• Given problem 1: Print the stretch of the market outlook passage below from "Before deciding the" through "back to 1999.", word for word.
• Given problem 2: Carry on the year-end stock market commentary below, picking up after its final sentence.

• Given passage:

There are just two weeks left in the year, and despite a couple of rocky periods, it looks as if the year is coming to come to a close with a gain. As it currently stands, the Dow Jones is up 4.0%, the S&P 500 is up 8.0%, and the NASDAQ has risen 10.0%. Along the way, some stocks have greatly outperformed the market, and the big question is whether or not they will continue to build on that momentum in 2015.
Before deciding the fate of an individual stock, we must first look at the overall economic landscape. Oil prices have been falling, which has temporarily depressed the stock market, but in the long-term, lower oil prices should actually benefit most companies. Earlier in December there was a bullish jobs report, with the Bureau of Labor Statistics reporting the U.S. added 321,000 new jobs in November. The December jobs report will not come out until January, but as it stands, 2015 appears to be the best year for job creation in the U.S. dating back to 1999.

• Data section:
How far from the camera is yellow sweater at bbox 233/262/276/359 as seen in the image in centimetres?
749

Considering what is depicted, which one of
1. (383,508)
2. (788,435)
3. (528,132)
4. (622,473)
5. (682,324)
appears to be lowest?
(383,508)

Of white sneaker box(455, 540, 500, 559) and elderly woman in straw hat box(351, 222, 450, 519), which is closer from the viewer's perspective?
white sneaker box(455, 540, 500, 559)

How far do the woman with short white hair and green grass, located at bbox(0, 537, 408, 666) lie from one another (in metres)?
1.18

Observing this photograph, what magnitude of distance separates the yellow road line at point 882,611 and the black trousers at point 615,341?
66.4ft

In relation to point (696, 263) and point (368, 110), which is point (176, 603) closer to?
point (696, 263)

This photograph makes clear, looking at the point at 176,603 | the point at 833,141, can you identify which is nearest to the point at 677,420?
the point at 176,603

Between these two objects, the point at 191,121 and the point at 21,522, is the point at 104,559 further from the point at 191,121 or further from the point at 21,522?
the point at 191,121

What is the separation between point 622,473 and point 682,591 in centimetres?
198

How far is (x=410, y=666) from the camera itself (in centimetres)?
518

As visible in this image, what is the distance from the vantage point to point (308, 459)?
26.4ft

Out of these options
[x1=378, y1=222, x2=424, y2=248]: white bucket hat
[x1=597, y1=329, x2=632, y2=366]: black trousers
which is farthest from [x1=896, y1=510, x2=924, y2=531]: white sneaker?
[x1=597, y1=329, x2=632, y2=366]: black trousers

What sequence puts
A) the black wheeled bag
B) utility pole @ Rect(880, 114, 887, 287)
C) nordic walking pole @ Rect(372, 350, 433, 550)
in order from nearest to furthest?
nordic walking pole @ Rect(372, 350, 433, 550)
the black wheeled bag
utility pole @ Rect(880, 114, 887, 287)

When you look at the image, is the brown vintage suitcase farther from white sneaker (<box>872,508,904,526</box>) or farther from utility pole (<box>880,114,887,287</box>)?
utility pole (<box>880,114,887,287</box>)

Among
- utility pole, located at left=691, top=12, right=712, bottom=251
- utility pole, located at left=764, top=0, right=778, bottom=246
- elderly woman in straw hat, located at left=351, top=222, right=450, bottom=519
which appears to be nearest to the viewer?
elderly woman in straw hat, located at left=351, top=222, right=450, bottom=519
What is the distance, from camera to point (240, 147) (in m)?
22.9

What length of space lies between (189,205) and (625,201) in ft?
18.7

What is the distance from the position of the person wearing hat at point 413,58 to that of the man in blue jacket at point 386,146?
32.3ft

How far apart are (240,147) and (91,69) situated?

• Final result 1:
Before deciding the fate of an individual stock, we must first look at the overall economic landscape. Oil prices have been falling, which has temporarily depressed the stock market, but in the long-term, lower oil prices should actually benefit most companies. Earlier in December there was a bullish jobs report, with the Bureau of Labor Statistics reporting the U.S. added 321,000 new jobs in November. The December jobs report will not come out until January, but as it stands, 2015 appears to be the best year for job creation in the U.S. dating back to 1999.

• Final result 2:
The biggest problems that face Wall Street right now remain slowing growth in China, and economic weakness in Europe. These problems could put the brakes on the recovery in the U.S., but as long as things in the U.S. continue on the current course 2015 should prove to be another up year on Wall Street.
As is always going to be the case, the majority of stocks roughly kept pace with the broader market, while some outliers enjoyed strong gains or deep losses. Let's take a look at a handful of stocks that greatly outperformed the overall market, and see what clues we can find as to whether or not 2015 will be another strong year for these stocks.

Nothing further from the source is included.